* [Exercise objective]:
An exact transcription of the records is required, minus any images.

* [Caption-style text data]:
=-=-=-=-=
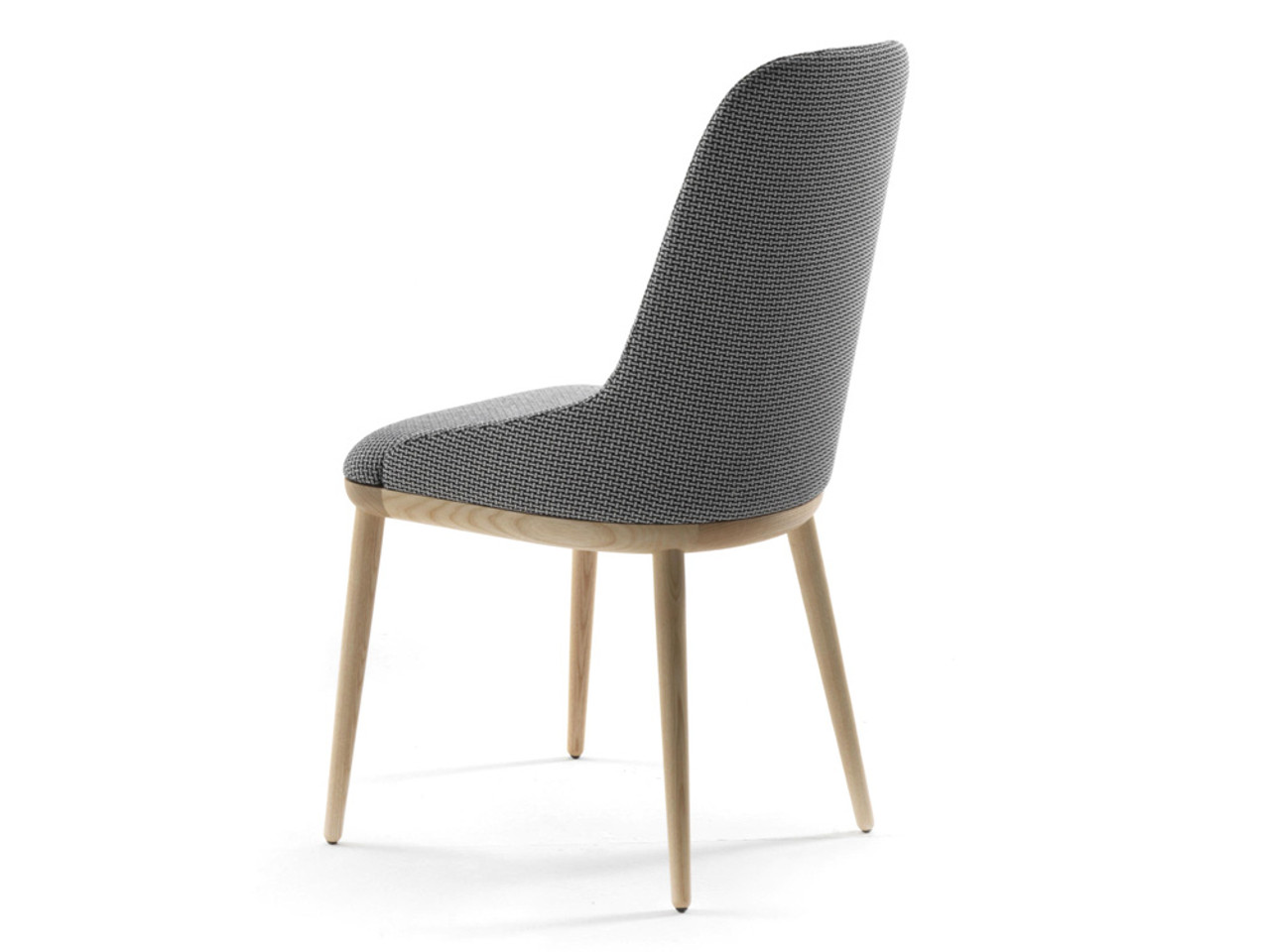 Porada Connie Dining Chair by C. Ballabio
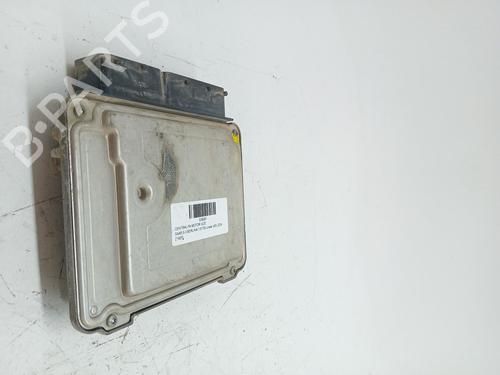Engine control unit (ECU) SAAB 9-3 (YS3F, E79, D79, D75) 1.9 TiD | BP23373208M57 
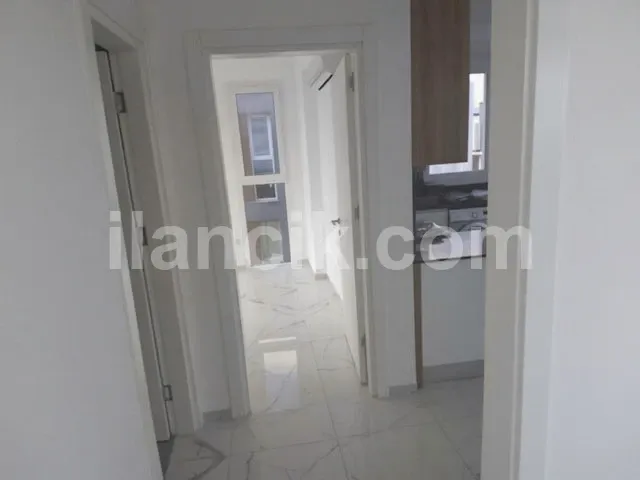 İskele Boğaz'da Satılık 3 Yatak Odalı Daire - 12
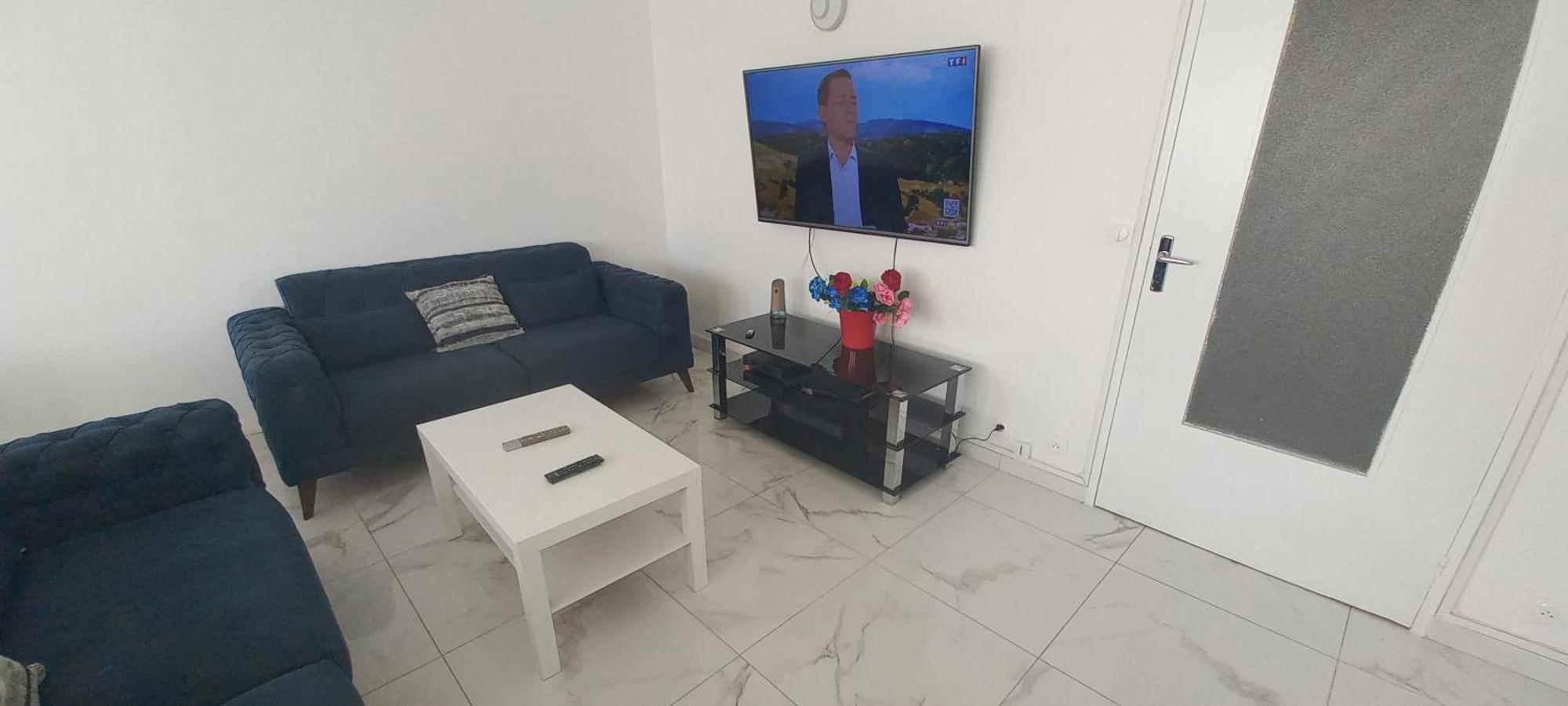 Mon Superbe Appartement Argenteuil Dış mekan fotoğraf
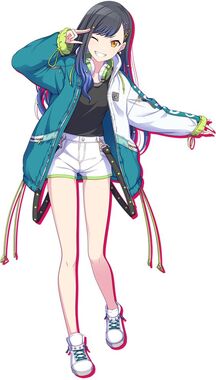プロジェクトセカイ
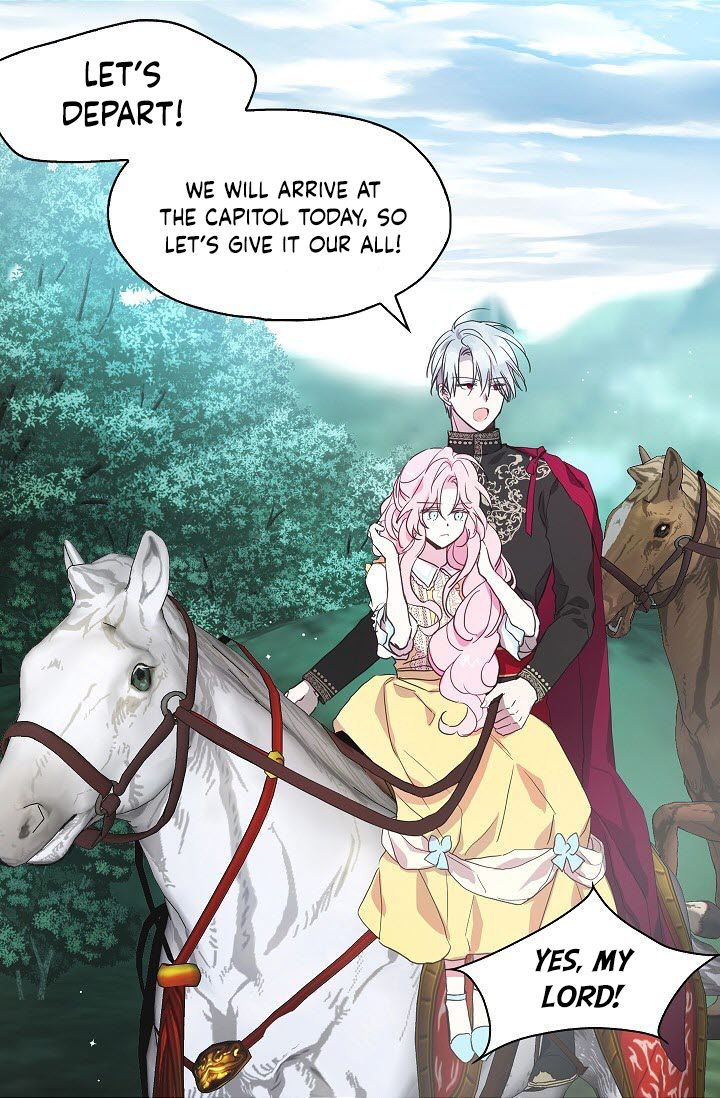 Seduce the Villain's Father chapter 10 page 29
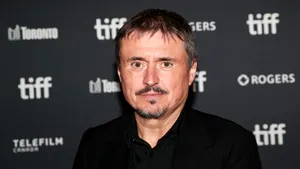 Cristian Mungiu, portret în presa americană: de la România lui Ceaușescu la al doilea Palme d’Or
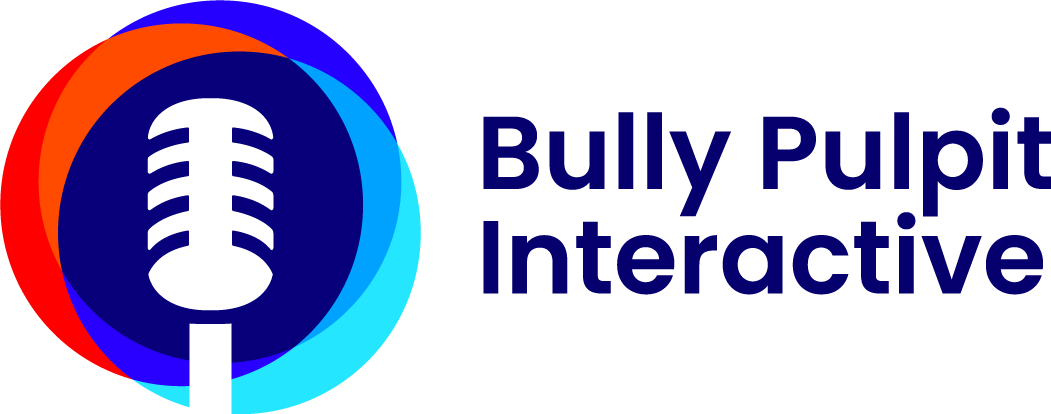 Bully Pulpit Interactive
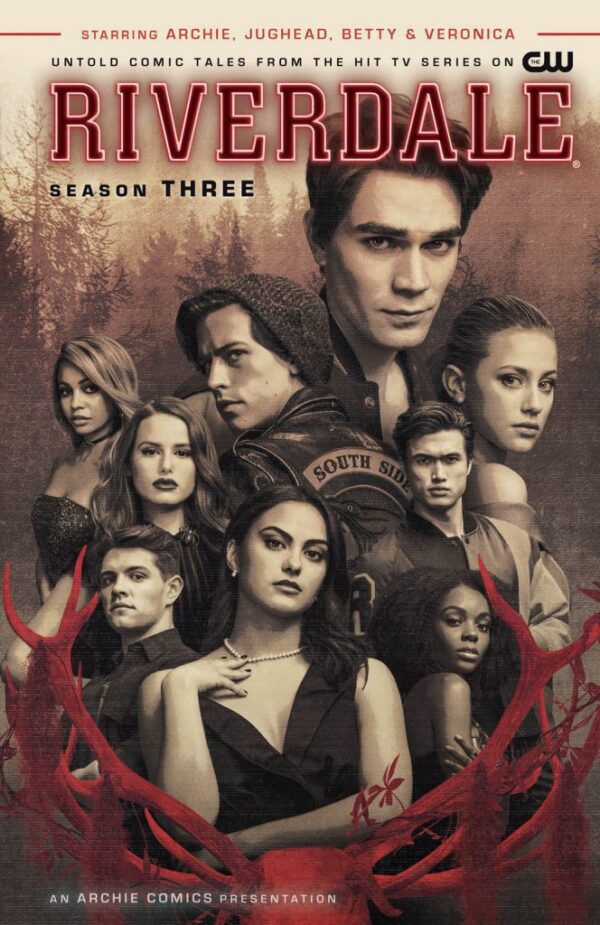 Riverdale Season 3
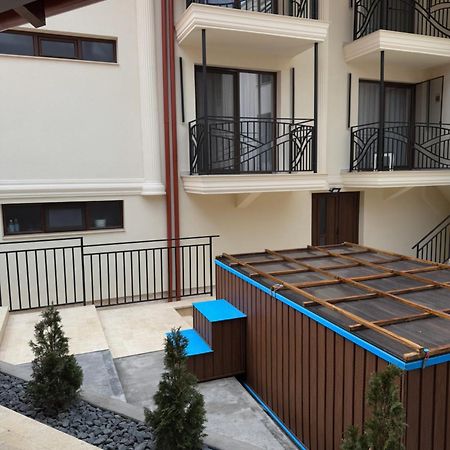 Conacul Pestera Ursilor Chiscau Екстериор снимка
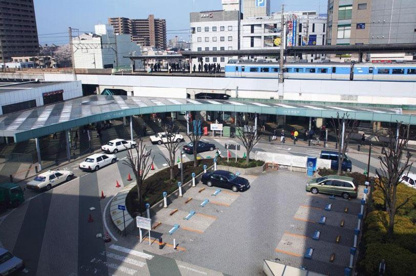 朝霞台駅の画像1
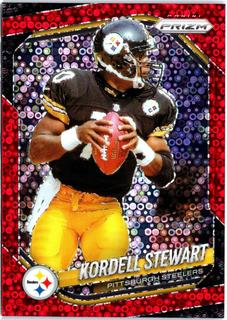 Kordell Stewart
=-=-=-=-=
* [Expected answer]:
 Porada Connie Dining Chair by C. Ballabio
Engine control unit (ECU) SAAB 9-3 (YS3F, E79, D79, D75) 1.9 TiD | BP23373208M57 
 İskele Boğaz'da Satılık 3 Yatak Odalı Daire - 12
 Mon Superbe Appartement Argenteuil Dış mekan fotoğraf
プロジェクトセカイ
 Seduce the Villain's Father chapter 10 page 29
 Cristian Mungiu, portret în presa americană: de la România lui Ceaușescu la al doilea Palme d’Or
 Bully Pulpit Interactive
 Riverdale Season 3
 Conacul Pestera Ursilor Chiscau Екстериор снимка
 朝霞台駅の画像1
 Kordell Stewart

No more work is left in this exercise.